Hi Phuong,
I see.
Normally I would recommend to use the DefaultCharSequenceNodeFactory to reduce memory usage of suffix trees. However: it is better at reducing memory overhead for suffix trees containing a smaller number of large keys, than for suffix trees which contain a larger number of small unrelated keys.
It works by using pointers to different offsets of the same input string. But in your case because there are many (4 million) short and possibly unrelated input strings, there will be fewer opportunities for it to reuse common substrings.
So indeed, the best solution for your data might be to implement your own node factory - especially ones which apply compression.
If your strings are ASCII text then DefaultByteArrayNodeFactory should reduce memory overhead.
If your strings are not ASCII, say having 2 bytes per character, then a node factory implementation which can compress UTF-16 strings might give better results.
Since your strings are short, it might be difficult to achieve much compression by compressing strings individually within each node.
So one idea would be to use a compression algorithm which leverages a technique like
Huffman coding where the same Huffman table is used to compress all keys in the tree.

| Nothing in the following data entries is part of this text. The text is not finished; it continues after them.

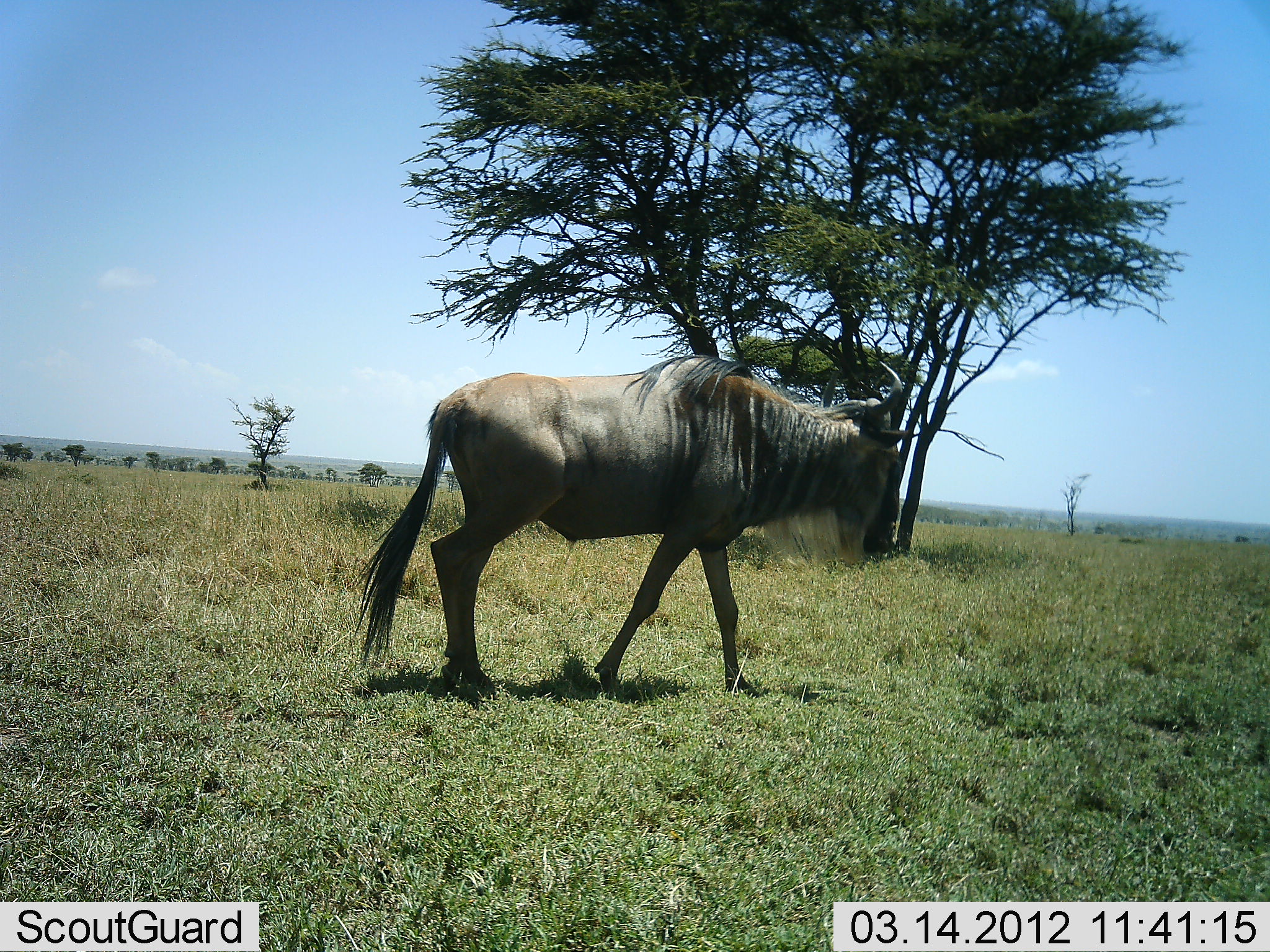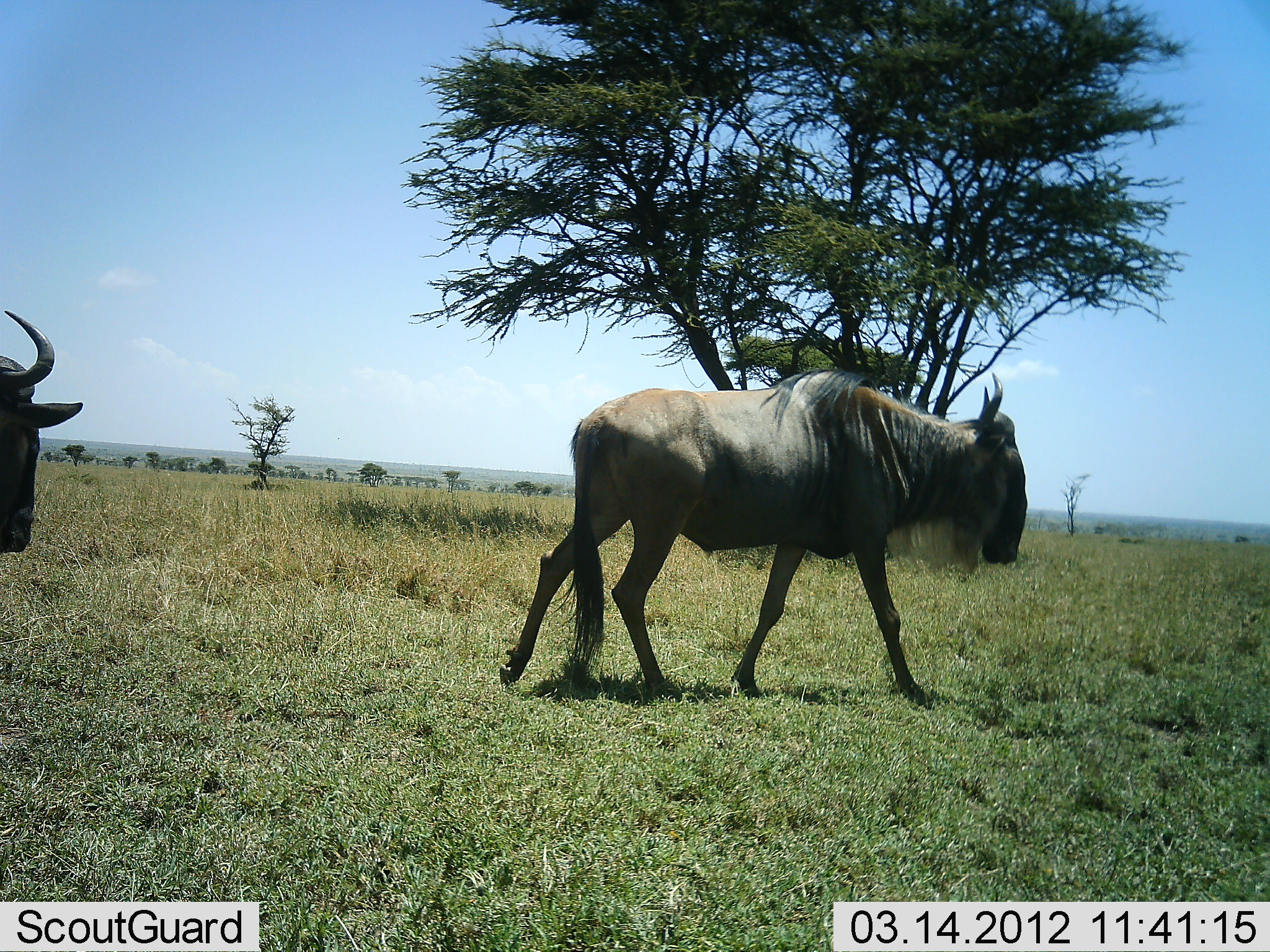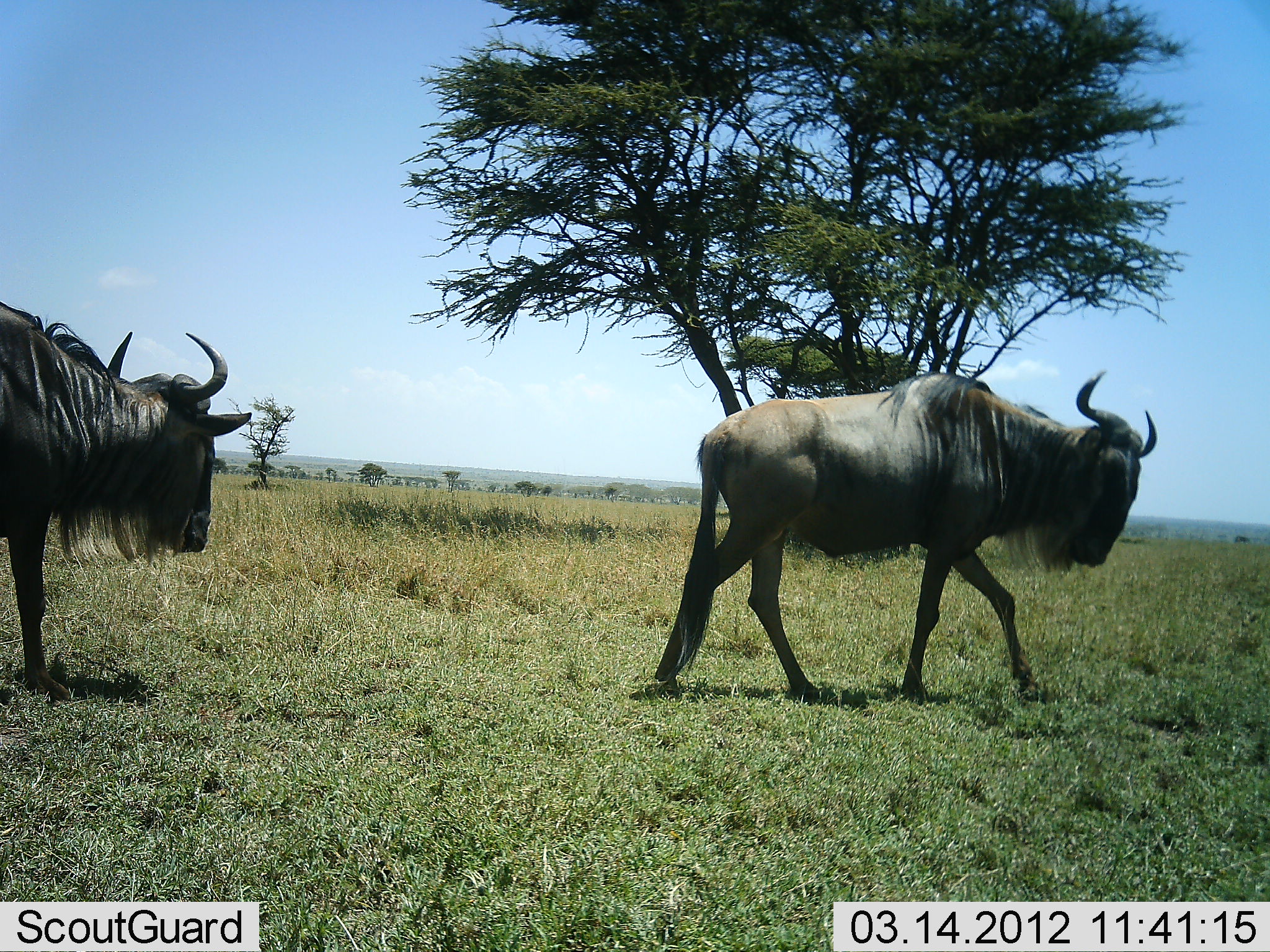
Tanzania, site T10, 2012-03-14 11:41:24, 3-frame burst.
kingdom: Animalia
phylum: Chordata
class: Mammalia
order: Artiodactyla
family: Bovidae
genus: Connochaetes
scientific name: Connochaetes taurinus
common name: blue wildebeest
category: wildebeest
Wildebeest (blue wildebeest) (Connochaetes taurinus), count 2. Behavior (volunteer vote fractions): standing 6%, resting 0%, moving 100%, interacting 0%. Young present (vote fraction): 0%. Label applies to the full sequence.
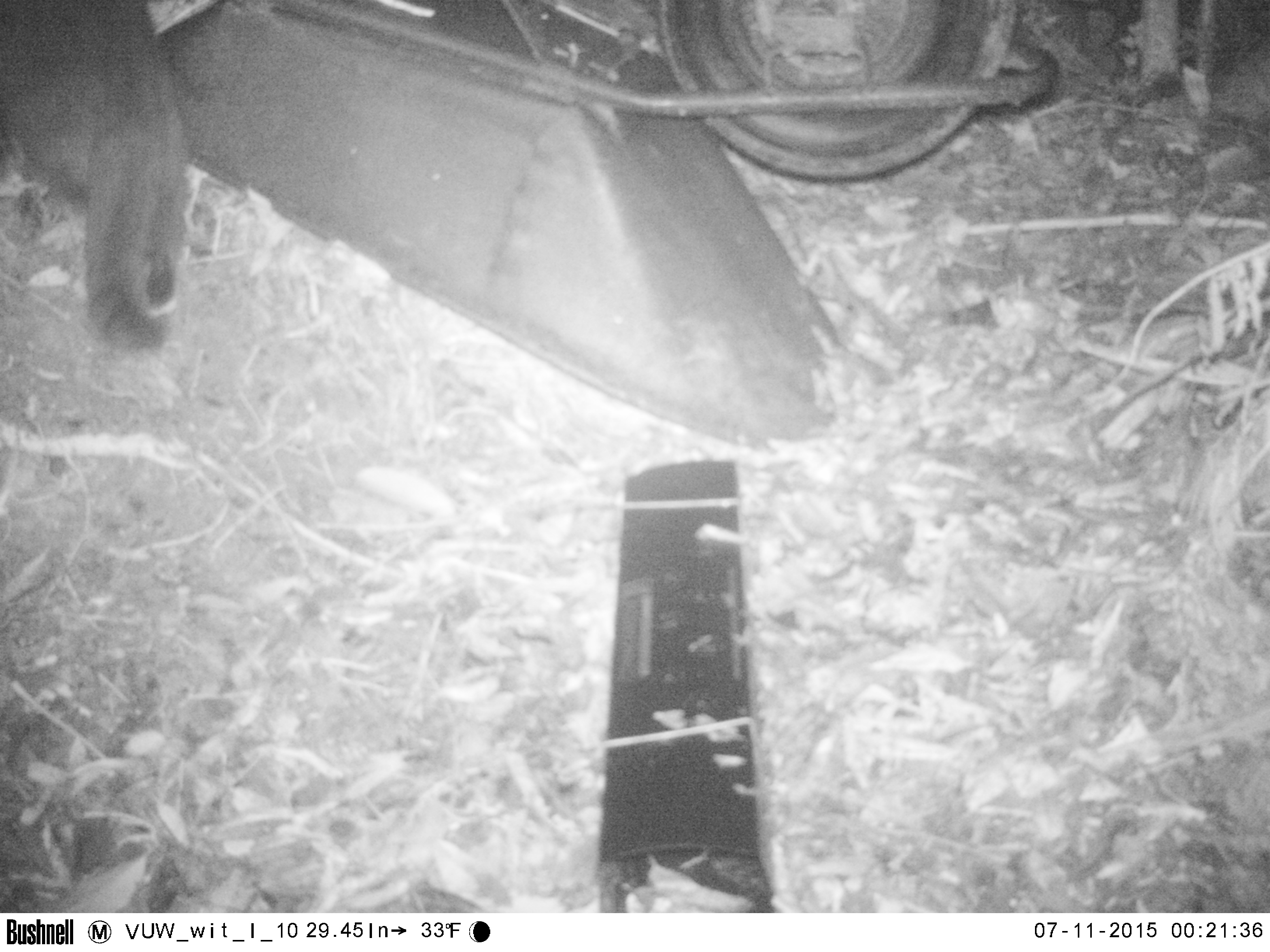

This way a single dictionary is shared by all keys in the tree, and each node in the tree contains only the lookup symbols for the characters in that node.
There might be ready-made compression algorithms out there which are tailored to compressing strings in the language of the strings. If so then an off-the-shelf library might allow you to compress the strings easily, because that library could have a Huffman table for the target language built in, and you would not need to code it yourself.
Hope that helps!
Niall